= Altcrock =

Townland in the civil parish of Templeport, County Cavan, Ireland

Altcrock is a townland in the civil parish of Templeport, County Cavan, Ireland. It lies in the Roman Catholic parish of Corlough and barony of Tullyhaw.

==Geography==
Altcrock is bounded on the north by Altateskin townland, on the west by Derrynananta Lower and Gowlan townlands and on the east by Owencam townland. Its chief geographical features are Mullaghroe mountain, a small mountain lake, the Owensallagh river (A source of the River Blackwater, County Cavan), a mountain stream, waterfalls, forestry plantations, gravel pits, a spring and dug wells. Altcrock is traversed by the L1019 public road and rural lanes. The townland covers 569 statute acres. There are several sub-divisions in the townland, including Benn Altcrock (The Peak of Altcrock); The White House, a spring well where the gentry used to lunch when on shooting-parties. There was probably a hunting-lodge here; Peecennaconspudge (Piosa na Conspóide = The Spot of the Dispute). Excise and Revenue men used to sink the illegal poitín seizures here; The Eydhan (Éadan = A Hill Brow); Brucklagh (Broclagh = A Badger Sett); Pullahearan (Poll a hIarainn = The Iron Hole); Assagowlan (Eas a Gabhlán = The Waterfall of the River-Fork); Currveg (An Chorr Bheag = The Little Smooth Round Hill).

==History==

In earlier times the townland was probably uninhabited as it consists mainly of bog and poor clay soils.
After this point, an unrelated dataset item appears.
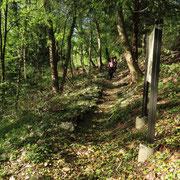 Sentiero verso Albio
It was not seized by the English during the Plantation of Ulster in 1610 or in the Cromwellian Settlement of the 1660s so some dispossessed Irish families moved there and began to clear and farm the land.

A lease dated 17 September 1816 John Enery of Bawnboy includes Altcrock.

The Tithe Applotment Books for 1826 list four tithepayers in the townland.

The Ordnance Survey Name Books for 1836 give the following description of the townland- The townland is bounded on the north and south sides by two large mountain streams, in the latter of which there is a fall of 30 feet and beside a small house in ruins on the north side of the townland there is a spring called Mullaghroe, which has the singular property of turning new milk into curds.

The Altcrock Valuation Office Field books are available for August 1839.

In 1841 the population of the townland was 54, being 31 males and 23 females. There were ten houses in the townland, of which one was uninhabited.

In 1851 the population of the townland was 57, being 30 males and 27 females. There were nine houses in the townland and all were inhabited.

Griffith's Valuation of 1857 lists eleven landholders in the townland.

In 1861 the population of the townland was 68, being 39 males and 29 females. There were ten houses in the townland and all were inhabited.

In 1871 the population of the townland was 67, being 32 males and 35 females. There were eleven houses in the townland, all were inhabited.

In 1881 the population of the townland was 66, being 35 males and 31 females. There were thirteen houses in the townland, all were inhabited.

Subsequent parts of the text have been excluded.